Targeting metabolic reprogramming and plasticity in cancer stem cells to impact tumor progression and treatment resistance

There is increasing interest in the biological pathways that determine the ability of cancer stem cells to adapt to and survive micro-environmental stress and that sustain their tumor-initiating and metastatic properties. A better understanding of these pathways may lead to identifying critical nodes and targetable elements for developing novel strategies for cancer treatment by targeting the tumor-initiating stem-like cancer cells in human tumors. The σ1 receptor is a ligand-activated molecular chaperone localized preferentially at the endoplasmic reticulum (ER) and the mitochondria-associated ER membrane (MAM) domains. Our data suggest that the σreceptor has an essential role in tumorigenesis. The σreceptor may sustain the long-term survival and self-renewal of stem-like cancer cells, likely due to its involvement in ER-mitochondria transactions, stress response, metabolic reprogramming, and mitochondrial dynamics. Our studies intend to extend these initial findings by investigating the consequences of the genetic knockdown and small-molecule inhibitors of the σreceptor in multiple cancer models. Selective targeting of the σ1 receptor may represent an effective strategy for therapeutic intervention against tumor-initiating stem-like cells in human cancers.

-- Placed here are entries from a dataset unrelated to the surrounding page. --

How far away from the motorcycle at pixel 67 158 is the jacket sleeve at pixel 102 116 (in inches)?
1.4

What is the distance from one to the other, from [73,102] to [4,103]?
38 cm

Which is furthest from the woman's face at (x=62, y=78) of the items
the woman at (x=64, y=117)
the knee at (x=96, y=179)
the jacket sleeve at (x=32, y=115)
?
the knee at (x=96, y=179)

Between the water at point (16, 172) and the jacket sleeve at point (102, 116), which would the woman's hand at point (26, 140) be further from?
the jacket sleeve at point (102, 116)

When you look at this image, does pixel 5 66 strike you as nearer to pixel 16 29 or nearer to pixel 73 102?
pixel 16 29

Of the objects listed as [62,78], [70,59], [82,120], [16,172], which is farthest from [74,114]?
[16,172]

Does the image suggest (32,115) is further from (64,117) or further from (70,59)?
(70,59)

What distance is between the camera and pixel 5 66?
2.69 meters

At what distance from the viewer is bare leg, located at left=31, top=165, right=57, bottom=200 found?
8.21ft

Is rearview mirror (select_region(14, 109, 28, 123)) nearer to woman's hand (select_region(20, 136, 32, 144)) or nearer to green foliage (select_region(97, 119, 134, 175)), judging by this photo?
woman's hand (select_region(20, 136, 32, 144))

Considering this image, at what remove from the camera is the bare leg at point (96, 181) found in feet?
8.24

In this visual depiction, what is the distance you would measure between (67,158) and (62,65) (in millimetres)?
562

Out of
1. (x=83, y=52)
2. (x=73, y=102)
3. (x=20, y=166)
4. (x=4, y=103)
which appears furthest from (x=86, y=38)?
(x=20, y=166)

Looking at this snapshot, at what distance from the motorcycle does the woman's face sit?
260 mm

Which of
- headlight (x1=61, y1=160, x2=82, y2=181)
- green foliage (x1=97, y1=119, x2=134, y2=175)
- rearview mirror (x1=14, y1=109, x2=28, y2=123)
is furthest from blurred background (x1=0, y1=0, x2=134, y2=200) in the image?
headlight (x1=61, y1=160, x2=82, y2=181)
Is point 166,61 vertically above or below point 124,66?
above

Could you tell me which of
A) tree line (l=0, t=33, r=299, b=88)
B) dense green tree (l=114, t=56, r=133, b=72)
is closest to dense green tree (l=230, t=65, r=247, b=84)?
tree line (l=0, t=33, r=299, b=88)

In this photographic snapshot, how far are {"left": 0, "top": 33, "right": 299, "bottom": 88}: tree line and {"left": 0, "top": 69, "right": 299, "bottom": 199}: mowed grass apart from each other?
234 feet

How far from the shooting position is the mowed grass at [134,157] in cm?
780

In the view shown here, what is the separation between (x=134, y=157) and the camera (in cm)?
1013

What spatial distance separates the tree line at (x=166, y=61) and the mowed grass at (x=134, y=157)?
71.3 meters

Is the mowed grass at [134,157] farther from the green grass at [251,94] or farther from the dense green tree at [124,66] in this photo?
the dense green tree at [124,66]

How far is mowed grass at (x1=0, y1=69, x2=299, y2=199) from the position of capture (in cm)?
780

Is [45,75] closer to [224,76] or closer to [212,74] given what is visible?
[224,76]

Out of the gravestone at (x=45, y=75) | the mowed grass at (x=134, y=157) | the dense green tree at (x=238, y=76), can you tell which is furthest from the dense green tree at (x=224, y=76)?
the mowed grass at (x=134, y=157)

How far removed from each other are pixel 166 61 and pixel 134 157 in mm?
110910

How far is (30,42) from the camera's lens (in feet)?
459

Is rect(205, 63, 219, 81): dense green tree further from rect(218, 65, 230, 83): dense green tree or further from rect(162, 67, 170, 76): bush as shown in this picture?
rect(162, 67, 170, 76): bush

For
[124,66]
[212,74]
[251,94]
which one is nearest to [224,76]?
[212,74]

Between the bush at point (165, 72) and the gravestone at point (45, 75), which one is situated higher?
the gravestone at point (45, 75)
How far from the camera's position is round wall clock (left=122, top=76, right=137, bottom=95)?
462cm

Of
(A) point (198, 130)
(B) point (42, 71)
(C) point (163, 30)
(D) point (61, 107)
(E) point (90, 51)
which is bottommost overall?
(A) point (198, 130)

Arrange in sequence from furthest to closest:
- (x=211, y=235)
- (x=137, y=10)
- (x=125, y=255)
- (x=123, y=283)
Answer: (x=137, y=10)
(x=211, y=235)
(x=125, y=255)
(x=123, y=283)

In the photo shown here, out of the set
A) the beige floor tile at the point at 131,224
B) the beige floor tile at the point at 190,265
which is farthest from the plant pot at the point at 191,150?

Nanoparticle-based delivery and combinatorial therapies for cancer

New therapeutic options are needed for locally advanced and metastatic prostate cancers that fail the current treatments, like ADT and ARPIs. The epigenetic variability among tumor cell subpopulations and consequent tumor heterogeneity promote the emergence of treatment-resistant cell clones. Our preclinical data indicate that combining epigenetic drugs (e.g., BET inhibitors) with standard chemotherapy may be an effective strategy for improving the current outcome in patients with advanced prostate cancer. Concomitant treatment with these drug combinations was highly synergistic and efficacious in preclinical in vitro/in vivo models. However, individual toxicity of the drugs and the combinations' cumulative effects may limit this approach's clinical applicability. In this project, we build biodegradable micellar nano-systems to deliver synergistic drug combinations to treat advanced prostate cancer. This nanomedicine-based approach with multi-drug loaded nanoparticles may increase the efficacy of the treatment by providing concomitant targeted delivery of rationally designed synergistic drug combinations to cancer cells while reducing the systemic exposure of normal tissues.

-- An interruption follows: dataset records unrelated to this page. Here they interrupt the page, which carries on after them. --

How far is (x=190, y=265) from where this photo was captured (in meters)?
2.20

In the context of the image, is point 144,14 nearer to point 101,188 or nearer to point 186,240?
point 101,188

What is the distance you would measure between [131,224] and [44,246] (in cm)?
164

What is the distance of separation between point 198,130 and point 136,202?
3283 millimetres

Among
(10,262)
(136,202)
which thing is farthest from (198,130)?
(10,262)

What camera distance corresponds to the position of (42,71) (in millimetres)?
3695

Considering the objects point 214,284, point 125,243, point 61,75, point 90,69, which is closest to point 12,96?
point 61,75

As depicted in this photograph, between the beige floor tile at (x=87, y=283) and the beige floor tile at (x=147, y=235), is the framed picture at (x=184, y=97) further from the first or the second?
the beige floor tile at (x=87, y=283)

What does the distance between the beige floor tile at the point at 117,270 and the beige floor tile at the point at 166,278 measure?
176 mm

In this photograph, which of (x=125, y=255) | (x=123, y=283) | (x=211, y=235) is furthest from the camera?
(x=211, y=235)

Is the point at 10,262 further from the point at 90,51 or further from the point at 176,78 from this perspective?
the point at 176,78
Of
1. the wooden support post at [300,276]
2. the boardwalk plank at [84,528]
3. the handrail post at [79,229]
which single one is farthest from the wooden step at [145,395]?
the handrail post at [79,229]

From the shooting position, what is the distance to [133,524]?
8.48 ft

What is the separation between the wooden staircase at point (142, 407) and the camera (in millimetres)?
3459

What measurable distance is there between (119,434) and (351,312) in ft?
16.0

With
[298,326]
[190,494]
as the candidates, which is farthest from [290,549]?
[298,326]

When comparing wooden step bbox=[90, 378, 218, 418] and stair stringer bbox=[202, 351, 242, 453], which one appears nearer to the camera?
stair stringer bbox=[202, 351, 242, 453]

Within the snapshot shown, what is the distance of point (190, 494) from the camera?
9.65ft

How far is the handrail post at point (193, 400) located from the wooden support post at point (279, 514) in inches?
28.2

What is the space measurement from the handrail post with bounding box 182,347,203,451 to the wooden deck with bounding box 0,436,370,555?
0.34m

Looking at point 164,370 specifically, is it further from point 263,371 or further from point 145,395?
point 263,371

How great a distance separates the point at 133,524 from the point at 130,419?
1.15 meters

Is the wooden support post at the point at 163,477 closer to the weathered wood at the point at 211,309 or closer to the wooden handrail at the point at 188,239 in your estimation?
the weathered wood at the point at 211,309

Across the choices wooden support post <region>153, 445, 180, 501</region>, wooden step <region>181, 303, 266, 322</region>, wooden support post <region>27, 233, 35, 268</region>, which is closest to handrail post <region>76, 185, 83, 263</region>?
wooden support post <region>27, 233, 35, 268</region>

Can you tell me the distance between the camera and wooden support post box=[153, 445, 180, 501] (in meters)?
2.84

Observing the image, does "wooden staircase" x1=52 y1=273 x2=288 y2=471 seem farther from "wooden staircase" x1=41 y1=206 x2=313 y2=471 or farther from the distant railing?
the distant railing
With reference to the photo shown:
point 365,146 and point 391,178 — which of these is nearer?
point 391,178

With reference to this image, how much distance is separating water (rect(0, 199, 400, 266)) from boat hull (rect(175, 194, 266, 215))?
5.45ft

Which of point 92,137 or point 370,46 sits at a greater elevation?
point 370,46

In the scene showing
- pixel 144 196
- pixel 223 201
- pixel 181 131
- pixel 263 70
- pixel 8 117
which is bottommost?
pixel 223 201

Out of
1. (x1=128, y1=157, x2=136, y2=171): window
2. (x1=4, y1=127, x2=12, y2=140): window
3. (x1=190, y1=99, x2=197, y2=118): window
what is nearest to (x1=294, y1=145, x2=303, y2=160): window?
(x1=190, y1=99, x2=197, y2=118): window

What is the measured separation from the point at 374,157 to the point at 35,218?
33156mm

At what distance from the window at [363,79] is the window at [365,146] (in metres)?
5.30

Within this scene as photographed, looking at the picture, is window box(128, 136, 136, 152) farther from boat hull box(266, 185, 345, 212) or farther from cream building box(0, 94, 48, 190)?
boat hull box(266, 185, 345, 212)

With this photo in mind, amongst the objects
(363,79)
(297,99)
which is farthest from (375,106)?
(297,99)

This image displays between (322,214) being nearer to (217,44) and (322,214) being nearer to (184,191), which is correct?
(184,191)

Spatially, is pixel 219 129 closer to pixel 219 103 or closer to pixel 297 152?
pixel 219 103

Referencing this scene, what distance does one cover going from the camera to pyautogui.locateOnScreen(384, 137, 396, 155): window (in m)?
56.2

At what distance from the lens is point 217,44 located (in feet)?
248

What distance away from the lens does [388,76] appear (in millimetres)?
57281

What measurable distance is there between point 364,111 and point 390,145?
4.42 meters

Targeting Lin28-dependency in liver cancer

Liver cancer is the second cause of cancer-related death, and its incidence is increasing worldwide. Hepatocellular carcinoma account for 90% of liver cancer cases. There are limited therapeutic options for the treatment of advanced hepatocellular carcinoma. The altered metabolic and immune microenvironment associated with liver cancer has a critical enabling role in disease progression and treatment failure. Lin28A/B are RNA-binding proteins that repress the biogenesis of let-7 miRNAs or enhance the translation of specific mRNAs. Many cancers exhibit upregulation of Lin28 proteins that drive malignant transformation by promoting the expression of multiple oncogenes and stem cell factors leading to the expansion of poorly differentiated stem-like tumor cells. Recent work has established that Lin28 also resides at the interface between tumorigenesis and metabolic reprogramming. In this context, our current findings suggest the possibility of modulating liver metabolism selectively by interfering with Lin28A/B proteins with a beneficial effect on metabolic liver diseases and cancer. Currently, we are examining the impact of metabolic reprogramming by targeting Lin28 in human and mouse models of hepatocellular carcinoma. In answering these questions, the project aims to provide novel and potent therapeutics for addressing advanced hepatocellular carcinoma in patients.